– Думаю… я была бы обязана.
– Обязана? Как так?
– Мой отец во имя своего журналистского достоинства не боялся ни мин-ловушек, ни генеральского гнева. Было бы насмешкой над его жизнью, если бы его дочь пошла на попятную при малейшем запахе жареного.
«Скажи ей». Сиксмит открывает рот, чтобы рассказать ей обо всем – об отмывании денег в Приморской корпорации, о шантаже, о коррупции, – но лифт без всякого предупреждения дергается и, погромыхивая, возобновляет спуск. Пассажиры щурятся от вспыхнувшего света, и Сиксмит обнаруживает, что его решимость рушится. Стрелка описывает обратный круг вплоть до первого этажа.
Воздух в вестибюле кажется свежим, как горная вода.
– Я позвоню вам, мисс Рей, – говорит Сиксмит, когда Луиза протягивает ему его трость. – Скоро.
«Нарушу я это обещание или сдержу?»
– Знаете что? – говорит он. – У меня такое чувство, словно я знаком с вами не полтора часа, а долгие годы.
7
В глазах мальчика плоский мир предстает изогнутым, объемным. Хавьер Мозес листает альбом с марками под лампой с абажуром на гибком кронштейне. Вереница эскимосских лодок на марке, выпущенной в Аляске, новые гавайские хонки на специальном пятидесятицентовом выпуске, колесный пароход, взбивающий чернильные воды Конго. В замке поворачивается ключ, и в дверь устало входит Луиза Рей, сбрасывая в кухоньке туфли. Обнаруживая у себя мальчика, она раздражается.
– Хавьер!
– О, приветик!
– Нечего тут разбрасываться «о, приветиками». Ты ведь обещал больше никогда не прыгать по балконам! Что, если кто-то сообщит копам о взломщике? Что, если ты поскользнешься и упадешь?
– Тогда просто дай мне ключ.
Луиза стискивает руки, словно душит невидимую шею.
– Я не могу оставаться спокойной, зная, что одиннадцатилетний мальчишка может врываться ко мне в квартиру всякий раз, когда… – «твоей мамы всю ночь нет дома» Луиза озвучила иначе, – по ТВ не показывают ничего интересного.
– Тогда почему ты не закрываешь окно в ванную?
– Потому что если ты перепрыгиваешь через эту щель, то хуже только одно: тебе придется перепрыгивать через нее снова, если ты не сможешь забраться внутрь.
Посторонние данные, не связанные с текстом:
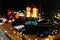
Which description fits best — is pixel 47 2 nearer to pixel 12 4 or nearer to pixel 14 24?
pixel 12 4

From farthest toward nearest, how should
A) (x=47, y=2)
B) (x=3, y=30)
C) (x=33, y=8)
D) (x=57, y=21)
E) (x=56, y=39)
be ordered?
(x=47, y=2), (x=33, y=8), (x=57, y=21), (x=3, y=30), (x=56, y=39)

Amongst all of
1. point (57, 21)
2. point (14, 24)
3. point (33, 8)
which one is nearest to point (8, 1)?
point (33, 8)

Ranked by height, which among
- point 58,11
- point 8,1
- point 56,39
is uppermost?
point 8,1

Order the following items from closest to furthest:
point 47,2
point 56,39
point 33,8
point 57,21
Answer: point 56,39 < point 57,21 < point 33,8 < point 47,2

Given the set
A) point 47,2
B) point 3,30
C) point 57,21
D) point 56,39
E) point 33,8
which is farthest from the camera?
point 47,2

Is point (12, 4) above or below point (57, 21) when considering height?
above

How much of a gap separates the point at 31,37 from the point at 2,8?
783 mm

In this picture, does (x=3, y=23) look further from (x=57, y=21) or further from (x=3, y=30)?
(x=57, y=21)

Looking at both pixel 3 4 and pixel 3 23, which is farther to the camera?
pixel 3 4

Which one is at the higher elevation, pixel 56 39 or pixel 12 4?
pixel 12 4

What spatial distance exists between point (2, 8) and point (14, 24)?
51 cm

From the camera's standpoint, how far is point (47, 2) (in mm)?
1811

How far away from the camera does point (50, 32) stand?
125 cm

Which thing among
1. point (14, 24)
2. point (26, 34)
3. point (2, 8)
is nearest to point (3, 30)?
point (14, 24)
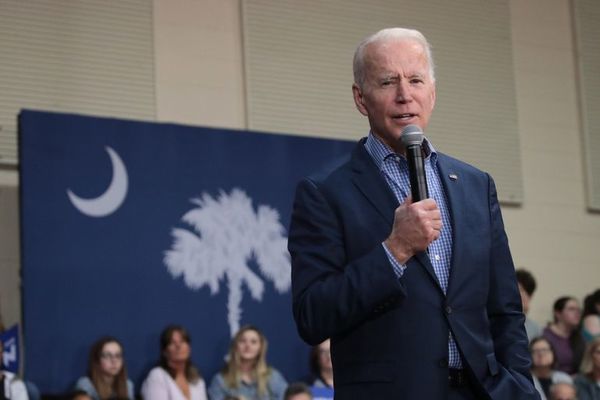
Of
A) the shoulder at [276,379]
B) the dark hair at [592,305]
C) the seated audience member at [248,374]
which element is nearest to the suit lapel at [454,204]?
the seated audience member at [248,374]

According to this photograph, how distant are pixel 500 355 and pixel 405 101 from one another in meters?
0.60

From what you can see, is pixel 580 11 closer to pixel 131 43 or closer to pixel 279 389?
pixel 131 43

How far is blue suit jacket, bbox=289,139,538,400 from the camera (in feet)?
7.97

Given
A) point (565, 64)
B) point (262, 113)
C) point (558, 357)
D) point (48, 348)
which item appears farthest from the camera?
point (565, 64)

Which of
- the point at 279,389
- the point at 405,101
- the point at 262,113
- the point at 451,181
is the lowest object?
the point at 279,389

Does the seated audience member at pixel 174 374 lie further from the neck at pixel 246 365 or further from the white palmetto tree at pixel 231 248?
the white palmetto tree at pixel 231 248

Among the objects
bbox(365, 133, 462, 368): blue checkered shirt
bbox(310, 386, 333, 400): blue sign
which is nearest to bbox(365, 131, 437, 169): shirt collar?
bbox(365, 133, 462, 368): blue checkered shirt

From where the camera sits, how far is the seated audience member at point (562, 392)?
803cm

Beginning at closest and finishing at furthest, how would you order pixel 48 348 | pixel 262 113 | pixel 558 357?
pixel 48 348
pixel 558 357
pixel 262 113

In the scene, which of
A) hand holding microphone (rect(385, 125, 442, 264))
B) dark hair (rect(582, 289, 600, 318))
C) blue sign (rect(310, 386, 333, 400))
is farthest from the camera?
dark hair (rect(582, 289, 600, 318))

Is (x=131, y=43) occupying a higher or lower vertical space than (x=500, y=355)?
higher

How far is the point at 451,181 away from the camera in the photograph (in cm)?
268

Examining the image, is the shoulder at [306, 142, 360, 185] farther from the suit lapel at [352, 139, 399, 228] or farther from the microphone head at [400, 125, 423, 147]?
the microphone head at [400, 125, 423, 147]

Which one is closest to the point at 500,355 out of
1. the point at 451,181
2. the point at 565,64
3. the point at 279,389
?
the point at 451,181
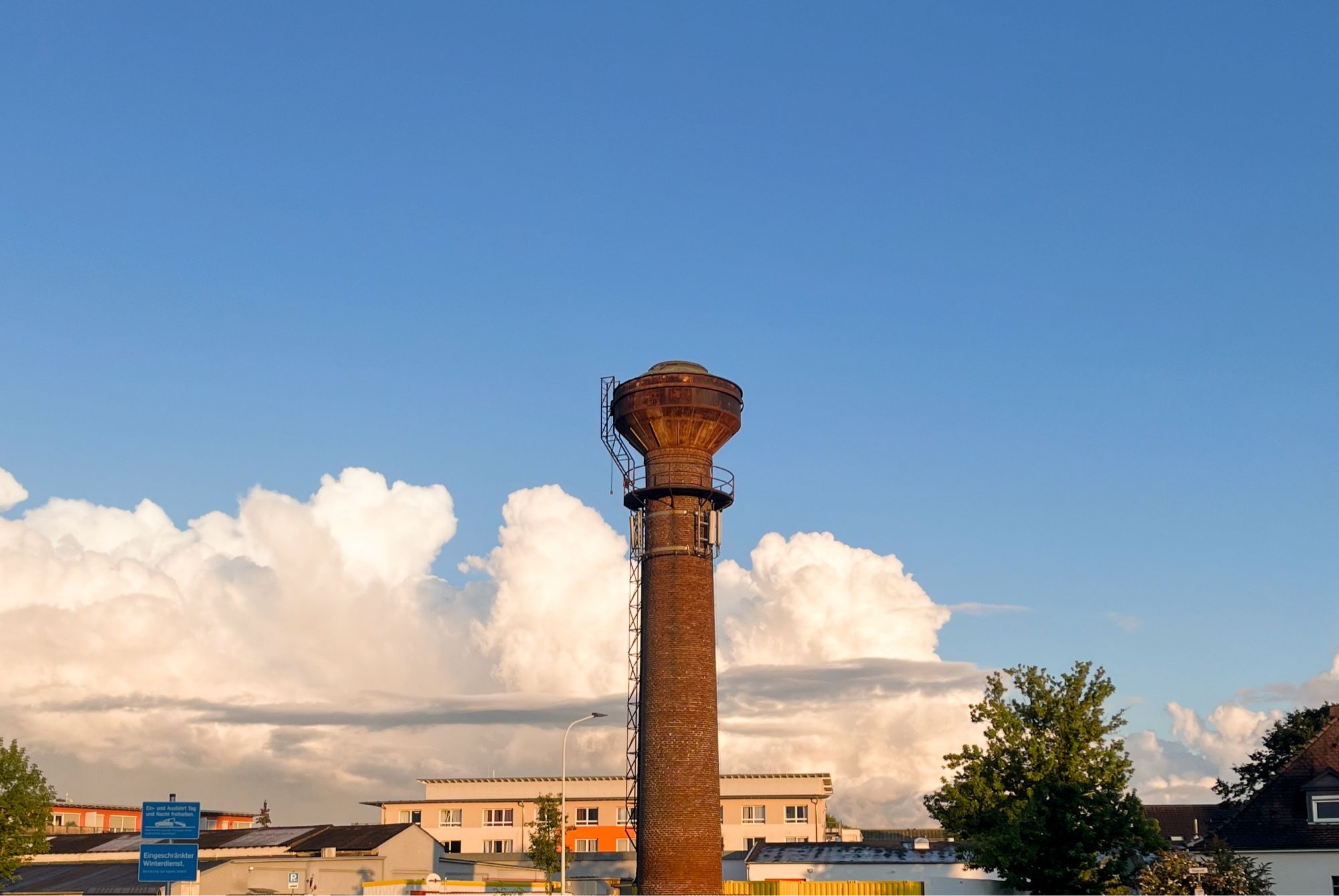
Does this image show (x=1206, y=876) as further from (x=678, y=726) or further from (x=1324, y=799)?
(x=678, y=726)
– В январе мне будет двенадцать.
– Никакого ключа.
– Друзья дают друг другу ключи.
– Только не тогда, когда одному из них двадцать шесть, а другой все еще в пятом классе.
– Ну а почему ты вернулась так поздно? Встретила кого-нибудь интересного?
Луиза вспыхивает.
– Застряла в лифте – электричества не было. И вообще, мистер, это не твое дело. – Она включает верхний свет и видит на лице у Хавьера ярко-красную полосу. – Что за… что случилось?
Мальчик взглядывает на стену, затем возвращается к маркам.
– Это Человек-волк?
Хавьер мотает головой, складывает вдвое тонкую бумажную полоску и облизывает ее с обеих сторон.
– Вернулся этот парень, Кларк. Мама всю неделю работает в отеле в ночную, вот он ее и ждет. Он расспрашивал меня о Вульфмане, и я сказал, что это не его дело. – Хавьер прижимает бумажную петельку к марке. – Да и не болит совсем. Я уже помазал чем надо.
Рука Луизы уже лежит на телефоне.
– Только не звони маме! Она прибежит домой, будет большая драка, а из отеля ее уволят, как в прошлый раз. И как в позапрошлый.
Луиза задумывается, кладет трубку на место и направляется к двери.
– Не ходи туда! У него крыша течет! Он разозлится и все у нас поразбивает, а потом нас или выселят, или чего-нибудь еще! Пожалуйста!